CREATE FUNCTION dbo.CompareStringMetrics(@firstword [nvarchar](255), @secondword [nvarchar](255)) RETURNS TABLE AS RETURN (     SELECT dbo.Jaro(@firstword, @secondword) as Score, 'Jaro' as Metric
    UNION SELECT dbo.JaroWinkler(@firstword, @secondword), 'JaroWinkler'     UNION SELECT dbo.BlockDistance(@firstword, @secondword), 'BlockDistance'     UNION SELECT dbo.ChapmanLengthDeviation(@firstword, @secondword), 'ChapmanLengthDeviation'     UNION SELECT dbo.ChapmanMeanLength(@firstword, @secondword), 'ChapmanMeanLength'     UNION SELECT dbo.CosineSimilarity(@firstword, @secondword), 'CosineSimilarity'     UNION SELECT dbo.DiceSimilarity(@firstword, @secondword), 'DiceSimilarity'     UNION SELECT dbo.EuclideanDistance(@firstword, @secondword), 'EuclideanDistance'     UNION SELECT dbo.JaccardSimilarity(@firstword, @secondword), 'JaccardSimilarity' 
    UNION SELECT dbo.Levenstein(@firstword, @secondword), 'Levenstein'     UNION SELECT dbo.MatchingCoefficient(@firstword, @secondword), 'MatchingCoefficient'     UNION SELECT dbo.MongeElkan(@firstword, @secondword), 'MongeElkan'     UNION SELECT dbo.NeedlemanWunch(@firstword, @secondword), 'NeedlemanWunch'     UNION SELECT dbo.OverlapCoefficient(@firstword, @secondword), 'OverlapCoefficient'     UNION SELECT dbo.QGramsDistance(@firstword, @secondword), 'QGramsDistance'     UNION SELECT dbo.SmithWaterman(@firstword, @secondword), 'SmithWaterman'     UNION SELECT dbo.SmithWatermanGotoh(@firstword, @secondword), 'SmithWatermanGotoh'     UNION SELECT dbo.SmithWatermanGotohWindowedAffine(@firstword, @secondword), 'SmithWatermanGotohWindowedAffine' )

 

This means that now we can easily evaluate the performance and the accuracy of each metric by running queries like:

Select * from CompareStringMetrics('Loyds', 'LLoyds') where score > 0.6
Select * from CompareStringMetrics('bristol', 'brighton') where score < 0.5

String Metric Comparison

Try out various functions on large database tables, the performance is great!

5. Conclusion

SimMetrics is a great library for fuzzy text comparisons.
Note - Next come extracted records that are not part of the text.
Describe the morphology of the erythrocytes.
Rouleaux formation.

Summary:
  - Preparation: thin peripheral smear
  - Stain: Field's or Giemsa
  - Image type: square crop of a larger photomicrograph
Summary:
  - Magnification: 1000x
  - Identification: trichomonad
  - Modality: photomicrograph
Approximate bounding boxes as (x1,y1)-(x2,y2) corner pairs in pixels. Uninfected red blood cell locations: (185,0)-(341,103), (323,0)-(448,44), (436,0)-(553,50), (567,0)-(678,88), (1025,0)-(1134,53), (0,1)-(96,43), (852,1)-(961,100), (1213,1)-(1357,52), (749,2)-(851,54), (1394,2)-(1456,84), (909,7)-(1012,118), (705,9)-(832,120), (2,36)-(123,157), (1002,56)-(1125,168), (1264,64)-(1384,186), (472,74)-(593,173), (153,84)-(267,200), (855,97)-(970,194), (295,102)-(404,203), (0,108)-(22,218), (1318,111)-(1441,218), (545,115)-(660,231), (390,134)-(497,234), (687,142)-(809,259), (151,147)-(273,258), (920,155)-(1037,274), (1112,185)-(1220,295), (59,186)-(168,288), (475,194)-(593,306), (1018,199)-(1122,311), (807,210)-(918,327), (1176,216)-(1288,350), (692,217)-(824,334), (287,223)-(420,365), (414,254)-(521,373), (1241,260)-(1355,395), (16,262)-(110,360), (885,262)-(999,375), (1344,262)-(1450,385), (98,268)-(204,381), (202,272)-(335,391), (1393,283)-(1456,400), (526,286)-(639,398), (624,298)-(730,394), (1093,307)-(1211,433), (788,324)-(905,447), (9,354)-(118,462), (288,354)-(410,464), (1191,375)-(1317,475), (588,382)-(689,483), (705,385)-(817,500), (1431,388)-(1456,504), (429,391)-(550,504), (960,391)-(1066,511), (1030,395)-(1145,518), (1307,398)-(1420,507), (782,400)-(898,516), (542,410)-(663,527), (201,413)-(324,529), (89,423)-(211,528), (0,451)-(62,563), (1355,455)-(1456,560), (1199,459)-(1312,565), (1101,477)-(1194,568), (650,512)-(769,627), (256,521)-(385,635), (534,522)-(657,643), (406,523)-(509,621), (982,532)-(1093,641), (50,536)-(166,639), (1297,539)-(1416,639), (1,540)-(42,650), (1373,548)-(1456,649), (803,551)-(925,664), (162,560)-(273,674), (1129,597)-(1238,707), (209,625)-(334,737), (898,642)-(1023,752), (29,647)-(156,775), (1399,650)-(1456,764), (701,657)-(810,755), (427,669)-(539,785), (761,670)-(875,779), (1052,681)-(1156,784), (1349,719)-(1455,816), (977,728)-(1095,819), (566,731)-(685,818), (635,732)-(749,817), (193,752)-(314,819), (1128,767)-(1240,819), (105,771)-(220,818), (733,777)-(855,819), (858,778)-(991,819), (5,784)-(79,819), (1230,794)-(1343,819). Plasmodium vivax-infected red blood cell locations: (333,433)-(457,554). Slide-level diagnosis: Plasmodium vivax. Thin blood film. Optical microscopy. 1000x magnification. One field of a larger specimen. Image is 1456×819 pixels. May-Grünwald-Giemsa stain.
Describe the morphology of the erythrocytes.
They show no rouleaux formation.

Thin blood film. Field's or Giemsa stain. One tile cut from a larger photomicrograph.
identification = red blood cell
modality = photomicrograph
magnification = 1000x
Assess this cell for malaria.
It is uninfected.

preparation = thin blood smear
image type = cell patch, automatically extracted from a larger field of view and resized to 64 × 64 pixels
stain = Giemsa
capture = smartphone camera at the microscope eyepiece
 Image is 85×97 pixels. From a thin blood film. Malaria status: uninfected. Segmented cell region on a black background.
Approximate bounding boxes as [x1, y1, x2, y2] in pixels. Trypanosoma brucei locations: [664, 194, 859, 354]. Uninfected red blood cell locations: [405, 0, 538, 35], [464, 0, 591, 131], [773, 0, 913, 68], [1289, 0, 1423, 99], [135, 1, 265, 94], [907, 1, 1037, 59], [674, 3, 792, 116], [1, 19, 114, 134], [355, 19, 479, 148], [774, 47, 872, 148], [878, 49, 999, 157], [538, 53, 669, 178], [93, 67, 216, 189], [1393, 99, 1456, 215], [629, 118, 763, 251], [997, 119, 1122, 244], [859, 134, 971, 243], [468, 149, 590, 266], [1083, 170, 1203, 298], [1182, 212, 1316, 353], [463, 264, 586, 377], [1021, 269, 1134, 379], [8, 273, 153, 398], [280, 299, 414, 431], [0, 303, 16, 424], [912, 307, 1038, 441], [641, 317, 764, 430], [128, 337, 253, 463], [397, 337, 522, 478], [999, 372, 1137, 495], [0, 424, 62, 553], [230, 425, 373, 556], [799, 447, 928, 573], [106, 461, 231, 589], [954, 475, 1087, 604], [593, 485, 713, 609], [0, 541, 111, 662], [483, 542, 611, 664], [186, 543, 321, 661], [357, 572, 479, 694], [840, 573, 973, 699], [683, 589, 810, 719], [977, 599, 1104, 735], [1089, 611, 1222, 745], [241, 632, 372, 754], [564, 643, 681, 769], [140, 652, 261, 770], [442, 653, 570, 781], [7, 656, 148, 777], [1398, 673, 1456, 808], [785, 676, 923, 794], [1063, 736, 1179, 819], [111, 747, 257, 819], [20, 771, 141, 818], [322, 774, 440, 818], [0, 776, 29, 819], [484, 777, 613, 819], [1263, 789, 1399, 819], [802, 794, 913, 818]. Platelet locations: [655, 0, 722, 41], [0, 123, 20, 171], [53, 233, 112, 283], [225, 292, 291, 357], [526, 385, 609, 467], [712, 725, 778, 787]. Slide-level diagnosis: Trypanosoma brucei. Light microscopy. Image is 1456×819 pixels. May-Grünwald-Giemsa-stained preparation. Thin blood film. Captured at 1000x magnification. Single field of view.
This article showed you how you can bring its power into Sql Server. There are plenty of functions to choose from, experiment and see what works best for you. You can be creative on what you want to apply your metric on, e.g  Instead of applying directly on a field you can choose to make simple searchkeys by lower casing fields, striping common text patterns that you dont need (eg Inc, Ltd etc) and removing numbers. There are many ways to apply these sort of functions, what is more suitable for you is your call, since it depends on the context of your problem. If you find any innovative ways of correlating your data share it with us!